At the exact moment that race leader Indian crossed the South Mole finish line in Fremantle, the tail ender Vision was rounding the turn boat in Bunbury Harbour. There is no disgrace in this statistic – Indian is a 47-foot, carbon fibre ocean greyhound using the very latest technology while Vision is a fiberglass 27-foot Spacesailer 27, identical to the yacht sailed to Britain and back by John Woodhouse. In technological terms, the two yachts are worlds apart. In practical terms, it is a reminder about how accessible the sport of ocean racing has become. There is no doubt that the big budget boats attract most of the attention (just look at the Sydney to Hobart race!) but with today’s handicapping systems and safety features, ocean racing yachts costing no more than a small car can still enjoy the sport and be competitive.
Indian’s performance was remarkable. Starting in Fremantle at 6pm on Friday she rounded the Bunbury mark soon after 3am on Saturday and was back in Fremantle again before midday, setting a new race record at an average speed of more than 9 ½ knots, or 19 kilometres per hour.
Turning in Bunbury in close company with noted downwind flyer Walk on the Wild Side, an Inglis 58, many expected Garth Curran’s big boat to blow away Craig Carter’s Indian, but with easterlies and north easterlies on the way home, it was Indian which reigned supreme. The two yachts were practically joined at the hip as they passed the last of the southbound yachts near Preston Beach, but at Dawesville both headed away from the coast and in less than an hour Indian established a match winning break. Sailing very close to the Stragglers, Indian enjoyed better pressure and according to their GPS trackers was at times some nearly three knots faster than Walk on the Wild Side, which sailed a more conservative course.
In the end, Wild Side had to be content with first place on YAH handicap and second on IRC, which given her IRC rating was a very creditable result.
Saturday afternoon was full of drama. Winds freshened quickly from the north east, and a call from AMSA about a personal EPIRB activation had the race management team on edge. It was quickly established that it was an accidental activation but served as a stark reminder that sound rescue response protocols are a necessity in this sport. Not long afterwards, a radio call from Kraken, sailing in the double handed division, reported strong winds of 30 knots with gusts up to 40 knots. The information was immediately relayed to the remainder of the fleet.
Tim Harrison wisely decided to return to the security of Bunbury Harbour, so the gallant little Vision was the first retirement from the race. Lyn Powell and Ian Whitehead also withdrew, dropping all sail and motoring back to Fremantle through Challenger Passage. Graeme Cole, in the Archambault 35 Phantom, retired and predictably a number of double handers also decided to stop racing in the interests of safety. Low Flying Duck, Dart Vader and Cutty Wren all retired and returned safely to Fremantle.
By 6pm the strong winds dissipated and yachts still at sea went from being belted to being becalmed.
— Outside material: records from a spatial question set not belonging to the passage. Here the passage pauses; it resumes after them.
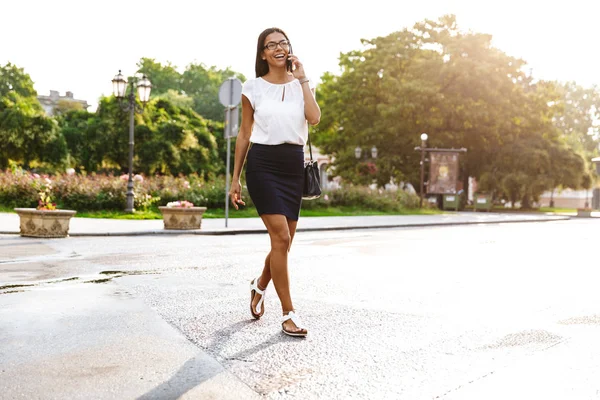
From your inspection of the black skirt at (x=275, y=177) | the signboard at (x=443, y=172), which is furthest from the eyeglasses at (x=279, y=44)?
the signboard at (x=443, y=172)

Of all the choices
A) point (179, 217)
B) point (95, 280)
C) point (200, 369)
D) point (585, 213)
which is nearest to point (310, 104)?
point (200, 369)

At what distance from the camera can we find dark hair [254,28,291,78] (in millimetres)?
4805

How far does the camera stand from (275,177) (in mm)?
4621

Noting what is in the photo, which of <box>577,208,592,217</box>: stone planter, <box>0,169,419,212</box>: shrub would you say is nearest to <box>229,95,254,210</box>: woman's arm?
<box>0,169,419,212</box>: shrub

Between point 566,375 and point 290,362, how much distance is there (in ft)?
4.72

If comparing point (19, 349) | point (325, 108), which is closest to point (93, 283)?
point (19, 349)

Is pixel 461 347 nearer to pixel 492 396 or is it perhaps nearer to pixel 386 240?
pixel 492 396

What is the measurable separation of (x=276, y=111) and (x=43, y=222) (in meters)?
9.39

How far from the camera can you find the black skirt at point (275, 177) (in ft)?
15.0

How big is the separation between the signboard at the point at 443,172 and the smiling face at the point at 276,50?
3226 cm

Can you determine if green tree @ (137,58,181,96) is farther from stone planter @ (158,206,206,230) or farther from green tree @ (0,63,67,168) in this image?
stone planter @ (158,206,206,230)

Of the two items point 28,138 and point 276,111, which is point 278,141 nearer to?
Answer: point 276,111

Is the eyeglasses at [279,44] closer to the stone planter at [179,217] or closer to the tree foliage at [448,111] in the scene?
the stone planter at [179,217]

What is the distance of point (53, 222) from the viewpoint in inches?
505
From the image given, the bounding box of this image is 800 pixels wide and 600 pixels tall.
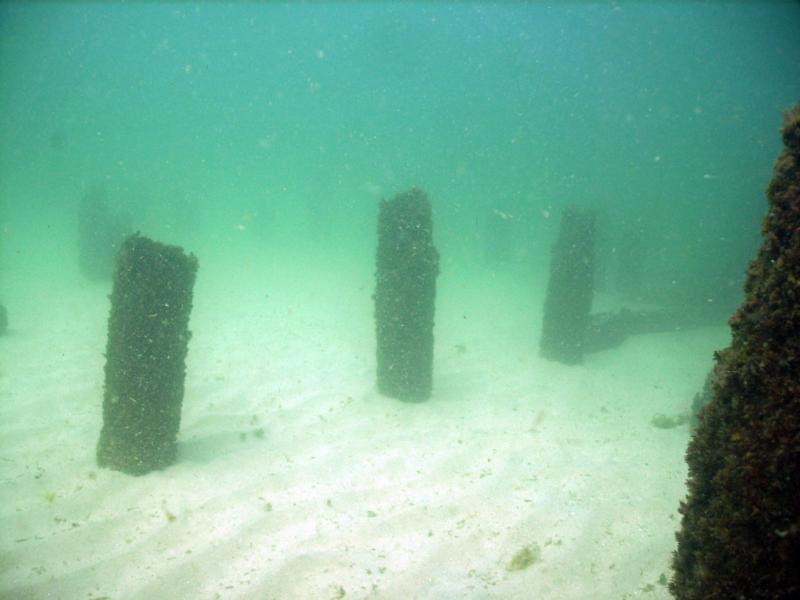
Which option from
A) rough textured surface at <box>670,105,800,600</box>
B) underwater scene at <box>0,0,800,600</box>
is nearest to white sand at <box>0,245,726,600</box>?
underwater scene at <box>0,0,800,600</box>

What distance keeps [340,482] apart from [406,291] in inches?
152

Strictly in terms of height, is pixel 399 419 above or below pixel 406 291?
below

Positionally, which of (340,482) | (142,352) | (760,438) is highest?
(760,438)

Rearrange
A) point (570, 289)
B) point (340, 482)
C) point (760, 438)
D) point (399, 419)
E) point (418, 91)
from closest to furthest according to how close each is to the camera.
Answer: point (760, 438), point (340, 482), point (399, 419), point (570, 289), point (418, 91)

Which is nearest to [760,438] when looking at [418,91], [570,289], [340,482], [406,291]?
[340,482]

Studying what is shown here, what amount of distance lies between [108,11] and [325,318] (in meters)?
78.8

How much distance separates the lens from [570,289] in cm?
1123

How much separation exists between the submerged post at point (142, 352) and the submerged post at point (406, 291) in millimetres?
3892

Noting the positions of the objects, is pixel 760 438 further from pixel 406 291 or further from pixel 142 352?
pixel 406 291

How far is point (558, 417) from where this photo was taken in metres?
8.16

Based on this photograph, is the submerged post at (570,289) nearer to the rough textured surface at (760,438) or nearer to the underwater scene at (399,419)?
the underwater scene at (399,419)

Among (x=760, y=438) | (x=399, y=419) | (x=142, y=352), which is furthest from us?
(x=399, y=419)

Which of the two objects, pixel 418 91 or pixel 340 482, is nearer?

Alison Stock and Brad Skeggs, sailing Selkie, were inching northward at less than 4 knots at 6pm. By 7pm they were hardly moving and at 7:40pm the boat was actually drifting back towards Bunbury for a short time. To their credit, the pair persisted, finally picking up a light south easterly at 8:30pm and finishing at 1:20am on Sunday. They were third on both handicapping systems behind Matt Dickmann’s Fifty Four and winner Kraken, sailed by Todd Giraudo, which finished in amongst fully crewed forty footers.
The weather played a critical part in the fortunes of various yachts. Clearly the big boats benefited from being home before the big blast arrived with its attendant rain squalls, but equally the smallest yachts in the fleet had to deal with the “double whammy” – reducing to storm sails during the afternoon squalls and then trying to keep their craft moving when the breeze shut down altogether as darkness fell.